What the task asks —
For each statement, decide whether it agrees with the abstract on ovine transferrin. Answer yes or no, and quote the abstract's deciding words. 1. The radioimmunoassay could detect o-transferrin at 4 ng/ml. 2. Testosterone stimulated o-transferrin secretion. 3. Adding 10% fetal calf serum raised mean o-transferrin secretion above the level in serum-free medium.

Excerpted text —

^^^^^^^^

Purification of ovine transferrin and study of the hormonal control of its secretion in enriched cultures of ovine Sertoli cells

Abstract

Ovine transferrin (o-transferrin) was purified from sheep serum by fractionated precipitation with ammonium sulphate, ion-exchange chromatography on DEAE trisacryl and finally by affinity chromatography on Affigel blue to remove albumin. Ovine transferrin was identified by its apparent molecular weight in sodium dodecyl sulphate polyacrylamide gel electrophoresis and by its N-terminal amino-acid sequence. The procedure presented in this report permits the preparation of highly purified o-transferrin with a good recovery (52% of initial total immunoactivity). An antiserum against o-transferrin was then raised in rabbits, using this highly purified preparation. A specific radioimmunoassay was set up using 125I-labelled o-transferrin. Its detection threshold (4 ng/ml) was low enough to measure o-transferrin in spent culture media of ovine Sertoli cells, which ranged between 15 and 600 ng/ml. Sheep seminiferous tubule cells, containing ~80% Sertoli cells, were cultured at a high density (1.5 x 106 cells/cm2) on a thin layer of reconstituted basement membrane. Kinetic studies showed that basal daily secretion of o-transferrin was reduced by half (-49%) between Day 1 and Day 2 of culture, and progressively decreased thereafter. Under FIRT (500 ng ovine follicle-stimulating hormone (FSH)/ml + 10 μg insulin/ml + 500 ng retinol/ml + 5 x 10-7 mol/l testosterone) stimulation, the ratio of stimulated to basal secretions increased 11-fold between Day 1 (1.1) and Day 6 (12). When 10% fetal calf serum was added, mean o-transferrin secretion was a third of that in serum-free medium, suggesting that fetal calf serum contains factors that inhibit secretion of ovine Sertoli cell transferrin. In the presence of serum, the ratio of FIRT-stimulated to basal secretions doubled between Day 1 (1.0) and Day 4-6 (2.0). Between Days 2 and 4 of culture, insulin had a slight stimulatory effect on o-transferrin secretion (128% of control at 10 μg insulin/ml), as well as epidermal growth factor (124% of control at 50 ng/ml). Testosterone at up to 5 x 10-7 mol/l had no effect: 500 ng retinol/ml doubled o-transferrin secretion (218% of control) as did 500 ng FSH/ml (220% of control). A combination of retinol and FSH increased the secretion 4-fold, indicating that maximal stimulation of o-transferrin secretion by ovine Sertoli cells requires the combined actions of mechanisms dependent and independent of cAMP.

^^^^^^^^

Data shown —
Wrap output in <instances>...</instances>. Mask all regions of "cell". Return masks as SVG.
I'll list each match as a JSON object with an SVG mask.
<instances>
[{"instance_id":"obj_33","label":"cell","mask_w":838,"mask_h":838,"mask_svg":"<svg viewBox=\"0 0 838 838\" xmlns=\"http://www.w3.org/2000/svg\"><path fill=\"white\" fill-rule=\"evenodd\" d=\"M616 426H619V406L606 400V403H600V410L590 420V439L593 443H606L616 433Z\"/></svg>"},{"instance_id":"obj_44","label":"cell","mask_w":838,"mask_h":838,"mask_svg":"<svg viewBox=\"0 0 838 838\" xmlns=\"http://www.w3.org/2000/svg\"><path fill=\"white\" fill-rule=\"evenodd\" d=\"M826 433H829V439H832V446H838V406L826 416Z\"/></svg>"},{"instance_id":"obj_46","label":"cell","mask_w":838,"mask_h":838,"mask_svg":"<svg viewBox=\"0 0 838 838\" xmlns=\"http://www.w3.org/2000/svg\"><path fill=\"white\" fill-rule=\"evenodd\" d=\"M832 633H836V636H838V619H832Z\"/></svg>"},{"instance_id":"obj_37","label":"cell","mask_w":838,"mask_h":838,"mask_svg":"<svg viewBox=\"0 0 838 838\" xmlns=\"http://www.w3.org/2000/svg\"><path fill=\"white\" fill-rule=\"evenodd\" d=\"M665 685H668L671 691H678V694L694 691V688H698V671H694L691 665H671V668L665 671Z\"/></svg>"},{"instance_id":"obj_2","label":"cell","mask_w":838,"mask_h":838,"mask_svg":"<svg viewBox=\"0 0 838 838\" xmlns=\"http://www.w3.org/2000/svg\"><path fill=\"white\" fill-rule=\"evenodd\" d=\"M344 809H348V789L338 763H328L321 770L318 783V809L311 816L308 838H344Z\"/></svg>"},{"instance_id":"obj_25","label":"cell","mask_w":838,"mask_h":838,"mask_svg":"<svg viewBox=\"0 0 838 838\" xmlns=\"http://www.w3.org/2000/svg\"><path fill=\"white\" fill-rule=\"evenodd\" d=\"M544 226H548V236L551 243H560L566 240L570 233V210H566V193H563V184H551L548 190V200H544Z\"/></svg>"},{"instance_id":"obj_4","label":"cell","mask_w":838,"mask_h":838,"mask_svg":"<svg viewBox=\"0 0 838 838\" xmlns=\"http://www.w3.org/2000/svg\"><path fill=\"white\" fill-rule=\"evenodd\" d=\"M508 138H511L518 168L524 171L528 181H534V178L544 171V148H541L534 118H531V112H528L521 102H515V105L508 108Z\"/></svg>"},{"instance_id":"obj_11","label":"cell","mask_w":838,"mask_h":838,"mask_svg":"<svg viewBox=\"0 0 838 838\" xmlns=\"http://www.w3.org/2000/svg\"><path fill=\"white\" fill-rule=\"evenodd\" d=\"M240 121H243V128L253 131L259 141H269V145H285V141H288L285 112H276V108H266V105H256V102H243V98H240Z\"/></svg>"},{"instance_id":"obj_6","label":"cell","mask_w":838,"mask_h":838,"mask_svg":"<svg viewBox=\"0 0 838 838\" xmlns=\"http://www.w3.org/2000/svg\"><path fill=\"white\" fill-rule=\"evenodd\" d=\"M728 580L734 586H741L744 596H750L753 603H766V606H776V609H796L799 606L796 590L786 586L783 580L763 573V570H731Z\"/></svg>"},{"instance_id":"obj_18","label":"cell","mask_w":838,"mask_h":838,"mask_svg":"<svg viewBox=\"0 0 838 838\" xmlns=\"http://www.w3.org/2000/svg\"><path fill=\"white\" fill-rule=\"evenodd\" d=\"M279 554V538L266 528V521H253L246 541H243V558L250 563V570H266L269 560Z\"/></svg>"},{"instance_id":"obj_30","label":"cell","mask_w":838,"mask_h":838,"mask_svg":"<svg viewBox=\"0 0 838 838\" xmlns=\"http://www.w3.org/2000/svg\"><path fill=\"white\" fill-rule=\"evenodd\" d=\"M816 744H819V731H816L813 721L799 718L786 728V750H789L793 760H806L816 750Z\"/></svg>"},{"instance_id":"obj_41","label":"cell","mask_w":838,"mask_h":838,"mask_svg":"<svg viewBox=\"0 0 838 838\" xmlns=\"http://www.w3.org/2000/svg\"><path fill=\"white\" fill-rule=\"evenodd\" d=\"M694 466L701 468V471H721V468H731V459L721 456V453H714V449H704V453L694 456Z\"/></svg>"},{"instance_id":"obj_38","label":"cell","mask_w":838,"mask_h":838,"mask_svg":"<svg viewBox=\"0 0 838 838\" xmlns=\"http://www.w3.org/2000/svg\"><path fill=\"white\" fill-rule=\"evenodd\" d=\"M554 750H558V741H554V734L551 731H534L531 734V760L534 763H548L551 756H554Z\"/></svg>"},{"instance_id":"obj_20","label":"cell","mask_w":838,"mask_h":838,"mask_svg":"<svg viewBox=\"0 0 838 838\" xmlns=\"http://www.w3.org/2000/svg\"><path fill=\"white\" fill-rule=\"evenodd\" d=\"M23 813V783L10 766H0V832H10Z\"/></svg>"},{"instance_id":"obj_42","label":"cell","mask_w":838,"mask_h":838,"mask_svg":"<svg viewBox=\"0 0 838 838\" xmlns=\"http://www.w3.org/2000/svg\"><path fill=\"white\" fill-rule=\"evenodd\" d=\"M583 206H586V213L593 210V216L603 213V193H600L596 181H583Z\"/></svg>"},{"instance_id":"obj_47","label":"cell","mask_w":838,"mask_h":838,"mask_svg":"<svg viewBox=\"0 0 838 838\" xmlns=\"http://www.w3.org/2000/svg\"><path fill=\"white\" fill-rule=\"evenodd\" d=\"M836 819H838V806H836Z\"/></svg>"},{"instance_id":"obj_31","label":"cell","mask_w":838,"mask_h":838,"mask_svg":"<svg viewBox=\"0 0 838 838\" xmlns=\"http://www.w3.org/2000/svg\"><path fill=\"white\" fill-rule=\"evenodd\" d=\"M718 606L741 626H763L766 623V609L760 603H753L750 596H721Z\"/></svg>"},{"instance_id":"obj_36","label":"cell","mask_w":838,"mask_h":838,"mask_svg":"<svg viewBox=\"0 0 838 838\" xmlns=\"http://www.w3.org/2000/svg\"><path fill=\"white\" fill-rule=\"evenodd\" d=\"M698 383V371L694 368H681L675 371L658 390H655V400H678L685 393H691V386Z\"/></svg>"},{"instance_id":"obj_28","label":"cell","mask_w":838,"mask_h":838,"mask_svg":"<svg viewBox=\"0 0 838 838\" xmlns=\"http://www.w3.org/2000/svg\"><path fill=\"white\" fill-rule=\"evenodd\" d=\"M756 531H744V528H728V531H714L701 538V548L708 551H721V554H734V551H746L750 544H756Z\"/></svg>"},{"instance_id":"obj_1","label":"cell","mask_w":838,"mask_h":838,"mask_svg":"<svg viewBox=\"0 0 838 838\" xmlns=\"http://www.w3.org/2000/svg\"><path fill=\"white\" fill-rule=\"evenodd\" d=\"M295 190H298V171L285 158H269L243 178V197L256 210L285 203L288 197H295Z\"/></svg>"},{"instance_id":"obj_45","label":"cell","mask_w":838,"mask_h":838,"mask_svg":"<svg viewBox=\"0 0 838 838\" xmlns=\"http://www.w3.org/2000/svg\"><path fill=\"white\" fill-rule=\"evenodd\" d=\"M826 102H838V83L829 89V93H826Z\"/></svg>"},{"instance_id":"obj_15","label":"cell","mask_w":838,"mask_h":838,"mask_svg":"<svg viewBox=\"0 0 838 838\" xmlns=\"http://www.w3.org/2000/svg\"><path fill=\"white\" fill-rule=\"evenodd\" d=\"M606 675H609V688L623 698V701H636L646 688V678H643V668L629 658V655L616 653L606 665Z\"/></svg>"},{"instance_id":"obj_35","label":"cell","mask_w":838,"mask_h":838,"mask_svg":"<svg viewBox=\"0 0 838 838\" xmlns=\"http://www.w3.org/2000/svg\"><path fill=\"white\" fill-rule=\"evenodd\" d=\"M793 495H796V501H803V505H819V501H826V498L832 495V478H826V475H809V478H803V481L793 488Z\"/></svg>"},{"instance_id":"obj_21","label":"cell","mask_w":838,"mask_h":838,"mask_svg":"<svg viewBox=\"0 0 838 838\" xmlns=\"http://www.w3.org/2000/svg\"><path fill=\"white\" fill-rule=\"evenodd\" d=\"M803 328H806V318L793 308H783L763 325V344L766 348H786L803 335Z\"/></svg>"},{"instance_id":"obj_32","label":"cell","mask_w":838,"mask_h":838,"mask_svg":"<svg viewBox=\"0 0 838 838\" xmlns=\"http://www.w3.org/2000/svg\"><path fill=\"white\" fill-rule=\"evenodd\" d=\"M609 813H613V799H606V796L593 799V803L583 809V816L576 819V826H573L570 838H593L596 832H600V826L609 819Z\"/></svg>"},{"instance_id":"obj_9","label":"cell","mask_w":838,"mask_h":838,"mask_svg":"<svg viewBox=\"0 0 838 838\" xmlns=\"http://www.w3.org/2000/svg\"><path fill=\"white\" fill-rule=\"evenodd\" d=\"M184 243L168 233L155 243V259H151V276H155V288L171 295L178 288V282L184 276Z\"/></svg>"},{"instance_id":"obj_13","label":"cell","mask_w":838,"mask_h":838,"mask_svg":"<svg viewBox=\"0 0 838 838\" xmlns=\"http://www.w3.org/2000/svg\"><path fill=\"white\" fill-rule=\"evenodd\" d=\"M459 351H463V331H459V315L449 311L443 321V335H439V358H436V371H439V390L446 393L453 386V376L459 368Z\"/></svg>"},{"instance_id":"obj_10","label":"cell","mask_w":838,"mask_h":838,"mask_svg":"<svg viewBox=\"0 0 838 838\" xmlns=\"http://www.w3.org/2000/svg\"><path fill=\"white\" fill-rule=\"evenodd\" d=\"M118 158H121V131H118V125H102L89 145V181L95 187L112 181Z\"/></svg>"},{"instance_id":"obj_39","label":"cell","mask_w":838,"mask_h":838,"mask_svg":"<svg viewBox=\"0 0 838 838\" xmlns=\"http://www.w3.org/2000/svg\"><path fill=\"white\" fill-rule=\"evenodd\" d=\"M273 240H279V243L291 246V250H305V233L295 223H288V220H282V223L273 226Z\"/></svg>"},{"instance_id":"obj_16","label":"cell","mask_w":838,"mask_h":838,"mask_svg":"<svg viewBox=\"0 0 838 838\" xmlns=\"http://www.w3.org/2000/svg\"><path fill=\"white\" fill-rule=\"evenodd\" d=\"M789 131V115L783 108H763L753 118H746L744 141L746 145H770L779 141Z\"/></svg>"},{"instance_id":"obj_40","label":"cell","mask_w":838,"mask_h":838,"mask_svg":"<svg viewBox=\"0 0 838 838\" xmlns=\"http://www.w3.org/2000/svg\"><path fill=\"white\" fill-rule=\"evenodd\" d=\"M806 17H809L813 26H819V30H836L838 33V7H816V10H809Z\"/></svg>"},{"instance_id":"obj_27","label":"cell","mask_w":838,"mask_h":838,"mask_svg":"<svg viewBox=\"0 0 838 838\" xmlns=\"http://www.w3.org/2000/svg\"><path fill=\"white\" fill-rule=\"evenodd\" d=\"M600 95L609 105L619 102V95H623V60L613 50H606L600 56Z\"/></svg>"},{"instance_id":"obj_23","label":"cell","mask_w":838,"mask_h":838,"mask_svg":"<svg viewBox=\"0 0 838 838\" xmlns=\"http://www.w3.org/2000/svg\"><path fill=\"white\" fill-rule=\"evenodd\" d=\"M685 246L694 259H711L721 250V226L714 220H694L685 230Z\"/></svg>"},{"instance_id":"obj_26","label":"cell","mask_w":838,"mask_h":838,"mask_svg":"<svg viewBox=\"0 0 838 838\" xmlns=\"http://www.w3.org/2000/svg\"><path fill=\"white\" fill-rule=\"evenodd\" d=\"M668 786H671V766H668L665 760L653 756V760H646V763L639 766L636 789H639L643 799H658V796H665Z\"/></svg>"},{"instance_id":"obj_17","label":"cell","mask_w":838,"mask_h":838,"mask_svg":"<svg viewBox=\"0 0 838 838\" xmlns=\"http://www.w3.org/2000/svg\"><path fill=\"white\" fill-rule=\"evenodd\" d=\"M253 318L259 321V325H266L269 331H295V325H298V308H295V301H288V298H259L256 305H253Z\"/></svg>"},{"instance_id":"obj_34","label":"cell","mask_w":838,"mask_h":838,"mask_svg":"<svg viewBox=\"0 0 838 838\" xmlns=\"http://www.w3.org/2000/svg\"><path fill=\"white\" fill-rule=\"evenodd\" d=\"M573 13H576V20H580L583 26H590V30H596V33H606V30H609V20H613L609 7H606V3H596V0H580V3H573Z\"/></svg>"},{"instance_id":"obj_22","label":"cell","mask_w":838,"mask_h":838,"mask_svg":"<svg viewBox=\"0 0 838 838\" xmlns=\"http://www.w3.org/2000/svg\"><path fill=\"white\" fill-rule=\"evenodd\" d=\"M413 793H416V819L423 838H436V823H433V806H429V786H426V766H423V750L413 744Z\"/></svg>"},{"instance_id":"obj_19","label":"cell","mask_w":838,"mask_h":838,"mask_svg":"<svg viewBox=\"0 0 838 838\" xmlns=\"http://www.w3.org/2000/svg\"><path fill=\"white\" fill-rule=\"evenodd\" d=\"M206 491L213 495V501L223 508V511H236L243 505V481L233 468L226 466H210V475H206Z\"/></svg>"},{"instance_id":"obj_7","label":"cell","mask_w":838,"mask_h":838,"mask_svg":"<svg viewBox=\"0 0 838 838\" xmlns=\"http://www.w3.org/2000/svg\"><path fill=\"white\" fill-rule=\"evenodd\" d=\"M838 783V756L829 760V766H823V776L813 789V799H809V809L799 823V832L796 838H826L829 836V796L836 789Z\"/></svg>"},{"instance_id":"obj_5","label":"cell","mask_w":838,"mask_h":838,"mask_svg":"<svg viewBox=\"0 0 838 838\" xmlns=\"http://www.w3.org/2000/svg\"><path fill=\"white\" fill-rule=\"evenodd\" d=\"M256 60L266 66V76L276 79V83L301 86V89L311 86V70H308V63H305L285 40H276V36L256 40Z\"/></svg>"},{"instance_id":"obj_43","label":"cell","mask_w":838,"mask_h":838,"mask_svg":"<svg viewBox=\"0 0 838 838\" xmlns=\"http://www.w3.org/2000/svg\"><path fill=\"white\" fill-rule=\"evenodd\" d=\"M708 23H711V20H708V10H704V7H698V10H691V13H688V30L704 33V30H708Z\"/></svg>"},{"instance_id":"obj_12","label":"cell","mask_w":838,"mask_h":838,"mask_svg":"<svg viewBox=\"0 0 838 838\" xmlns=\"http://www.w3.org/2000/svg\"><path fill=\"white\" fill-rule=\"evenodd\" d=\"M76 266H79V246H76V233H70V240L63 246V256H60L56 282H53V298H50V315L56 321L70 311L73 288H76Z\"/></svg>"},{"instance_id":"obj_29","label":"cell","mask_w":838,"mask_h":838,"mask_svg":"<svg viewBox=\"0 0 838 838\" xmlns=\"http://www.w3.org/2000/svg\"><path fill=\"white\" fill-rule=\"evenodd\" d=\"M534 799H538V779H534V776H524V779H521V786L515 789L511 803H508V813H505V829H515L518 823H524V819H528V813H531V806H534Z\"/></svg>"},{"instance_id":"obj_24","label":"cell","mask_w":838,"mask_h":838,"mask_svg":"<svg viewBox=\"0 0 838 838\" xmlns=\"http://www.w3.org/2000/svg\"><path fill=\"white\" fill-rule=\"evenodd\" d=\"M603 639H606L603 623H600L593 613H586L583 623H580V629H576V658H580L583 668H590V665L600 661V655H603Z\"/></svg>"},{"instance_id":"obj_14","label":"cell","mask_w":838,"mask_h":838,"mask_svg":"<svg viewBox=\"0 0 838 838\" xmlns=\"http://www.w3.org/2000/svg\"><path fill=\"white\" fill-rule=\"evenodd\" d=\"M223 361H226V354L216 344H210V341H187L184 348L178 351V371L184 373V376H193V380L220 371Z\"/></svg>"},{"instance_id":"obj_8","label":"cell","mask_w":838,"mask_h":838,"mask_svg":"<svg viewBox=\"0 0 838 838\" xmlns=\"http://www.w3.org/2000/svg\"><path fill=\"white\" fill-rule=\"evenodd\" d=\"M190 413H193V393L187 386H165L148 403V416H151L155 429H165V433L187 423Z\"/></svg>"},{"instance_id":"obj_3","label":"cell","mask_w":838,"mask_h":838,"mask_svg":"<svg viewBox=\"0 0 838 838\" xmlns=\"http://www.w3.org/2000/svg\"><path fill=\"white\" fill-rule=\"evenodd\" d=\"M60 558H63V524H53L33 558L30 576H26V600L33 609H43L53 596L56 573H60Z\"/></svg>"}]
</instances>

^^^^^^^^

Written answer —
1. Yes: "Its detection threshold (4 ng/ml)"
2. No: "Testosterone at up to 5 x 10-7 mol/l had no effect"
3. No: "mean o-transferrin secretion was a third of that in serum-free medium"